Only these lines should appear, exactly: the one containing "order: Carnivora" and every line after it through the end of the material below.
Top of SOURCE MATERIAL
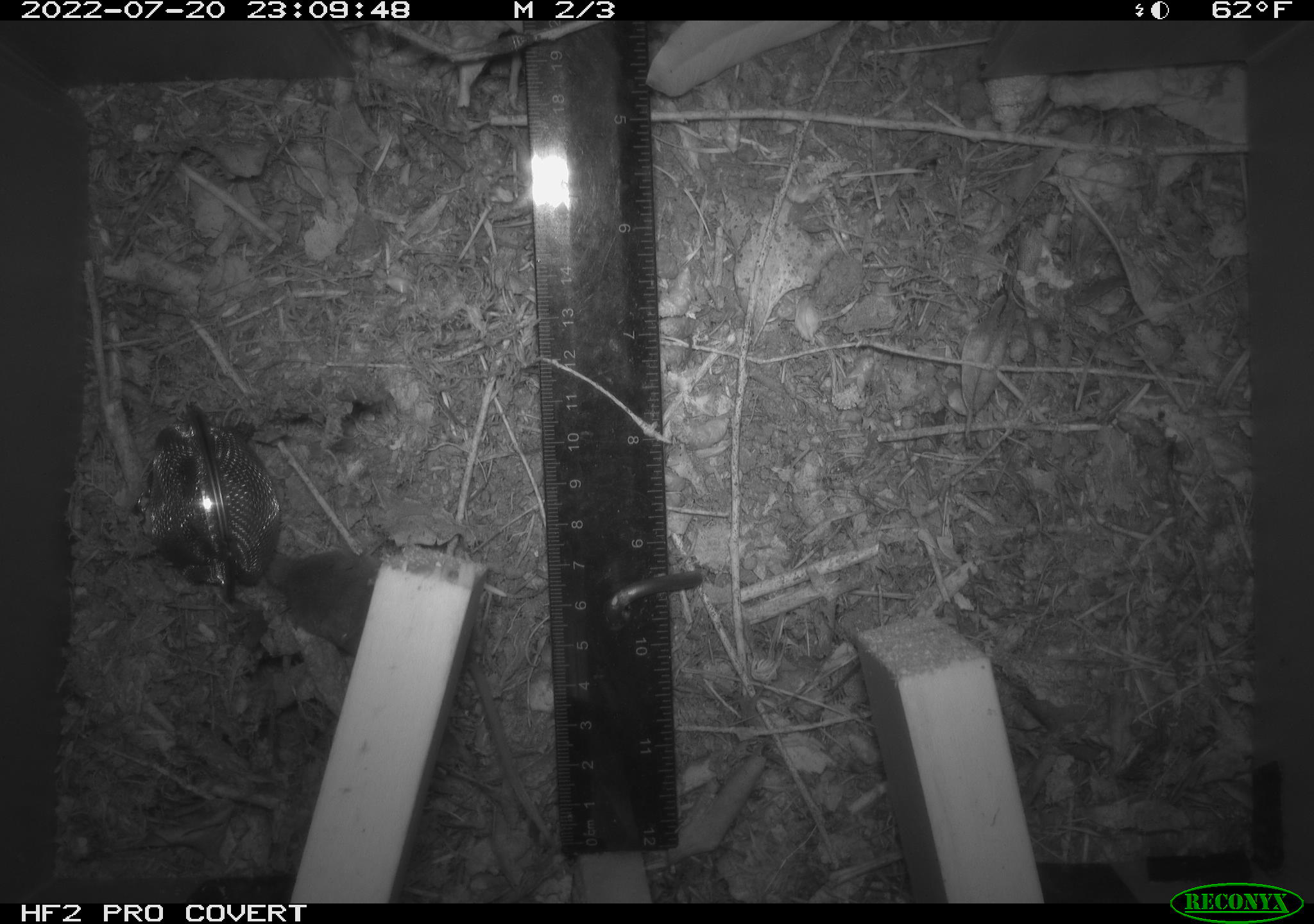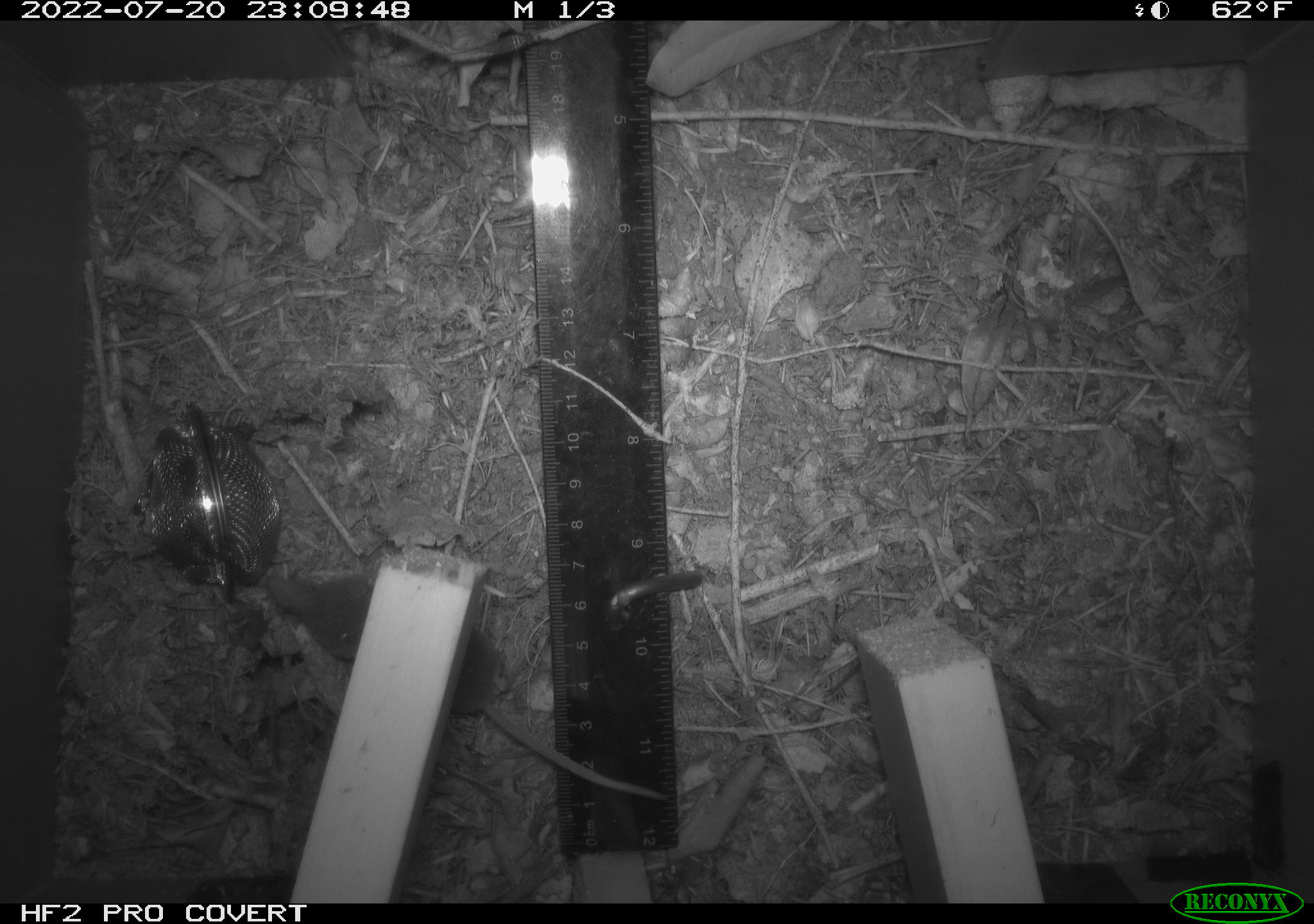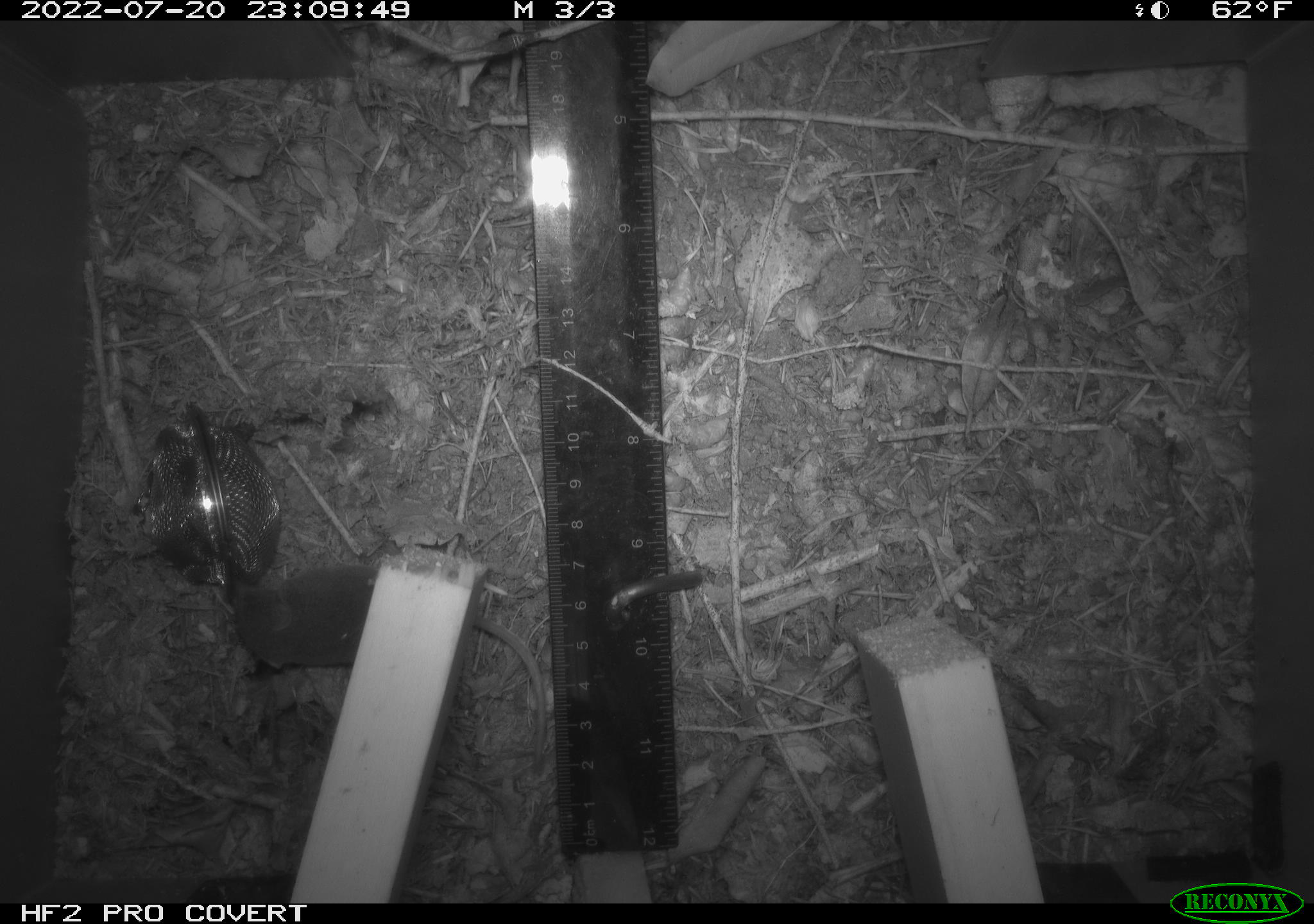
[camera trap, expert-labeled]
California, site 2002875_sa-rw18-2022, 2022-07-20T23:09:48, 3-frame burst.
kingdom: Animalia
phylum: Chordata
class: Mammalia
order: Eulipotyphla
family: Soricidae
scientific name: Soricidae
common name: shrews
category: soricidae family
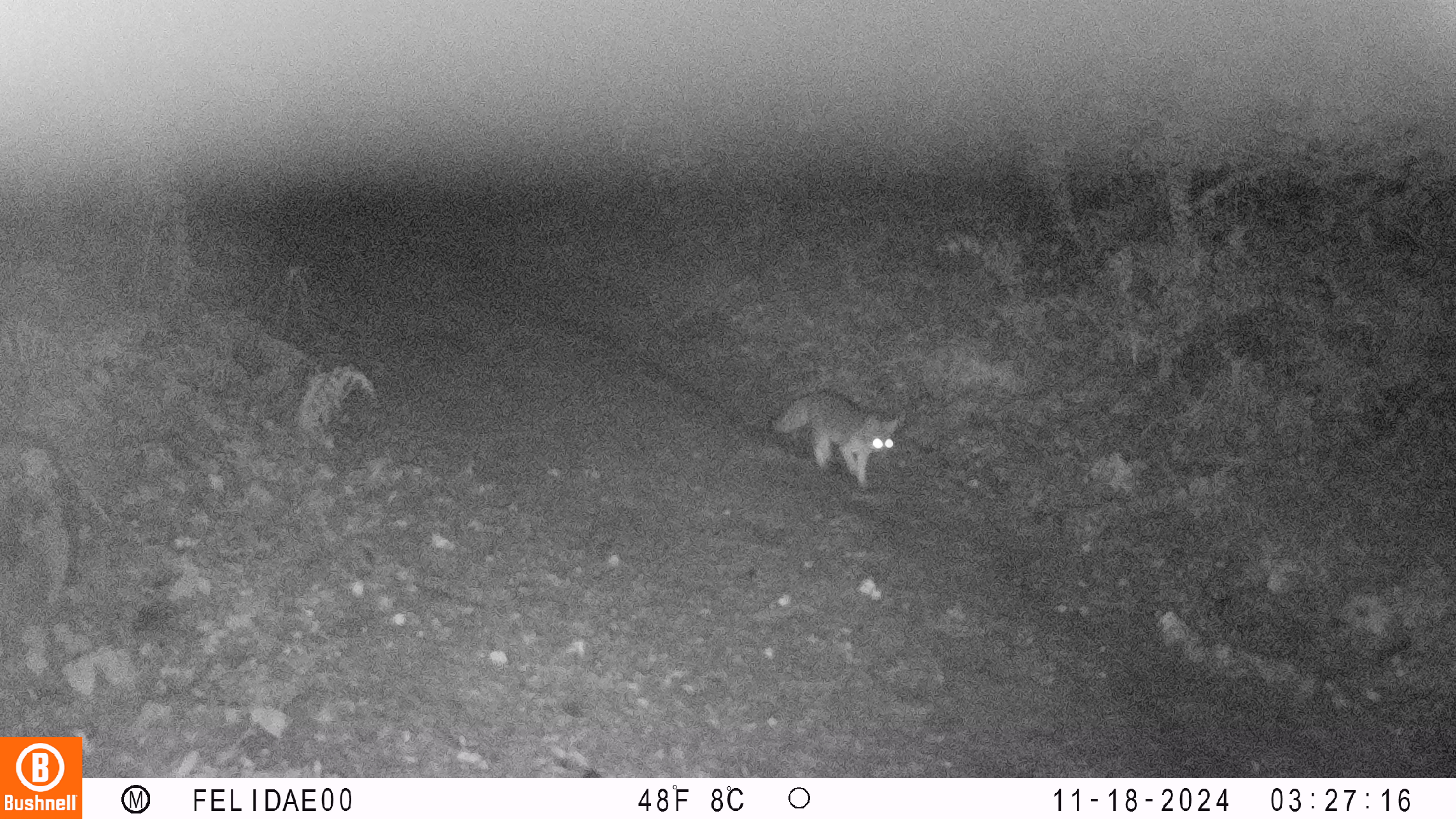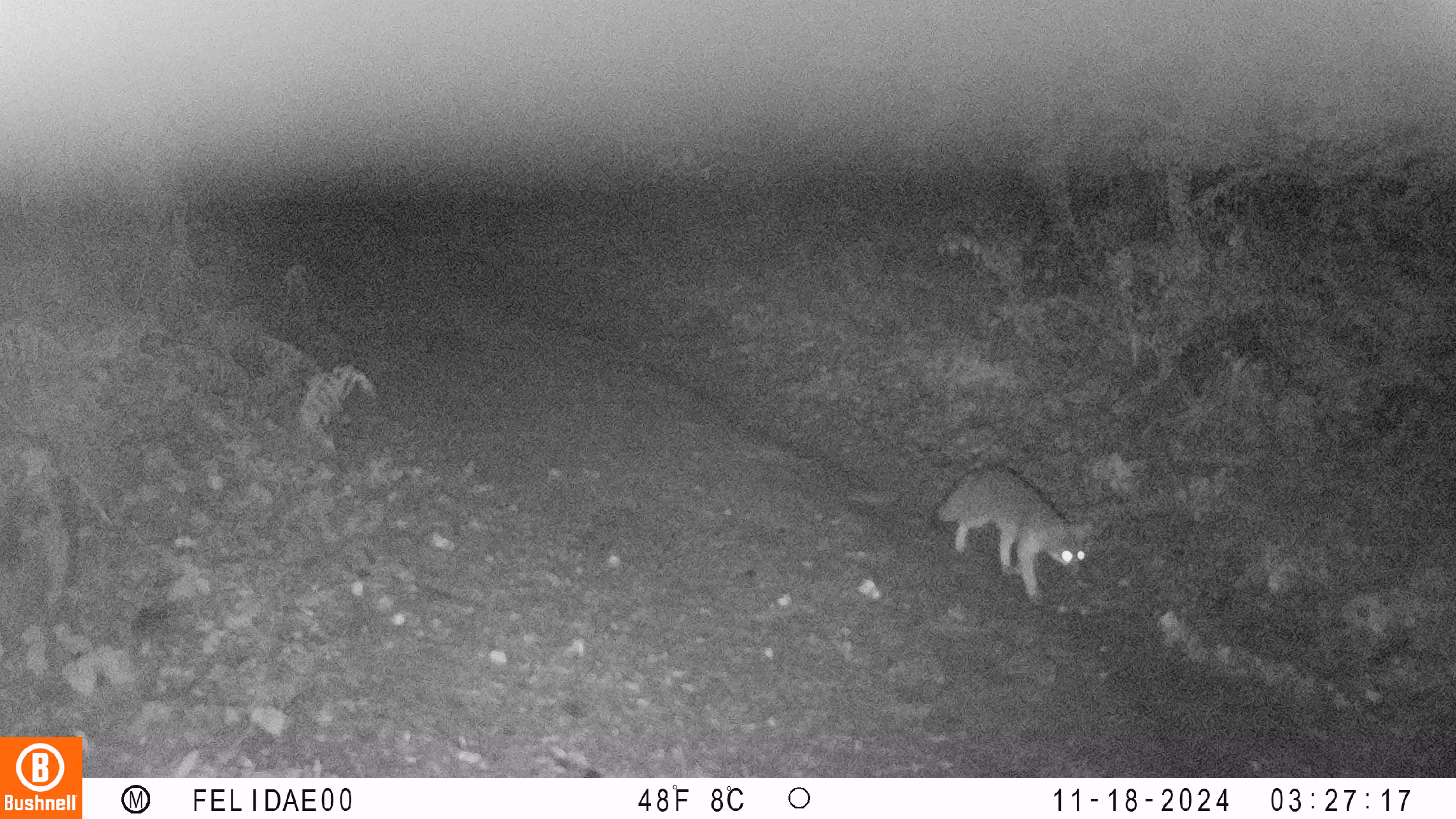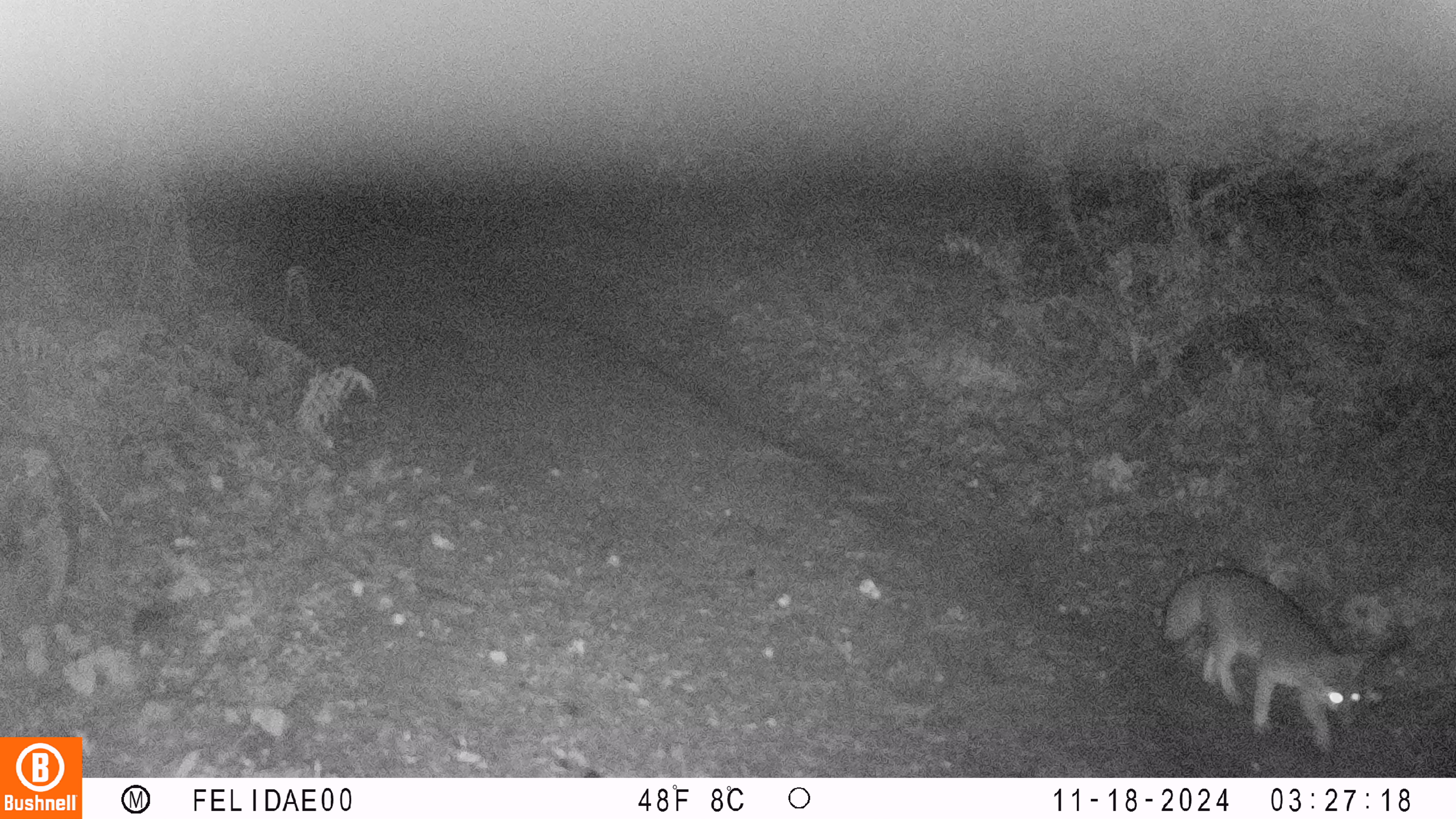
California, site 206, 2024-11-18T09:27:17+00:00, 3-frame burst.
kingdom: Animalia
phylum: Chordata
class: Mammalia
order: Carnivora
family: Canidae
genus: Urocyon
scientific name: Urocyon cinereoargenteus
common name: gray fox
Bottom of SOURCE MATERIAL
◆ SOLUTION TO THE EXERCISE ◆
order: Carnivora
family: Canidae
genus: Urocyon
scientific name: Urocyon cinereoargenteus
common name: gray fox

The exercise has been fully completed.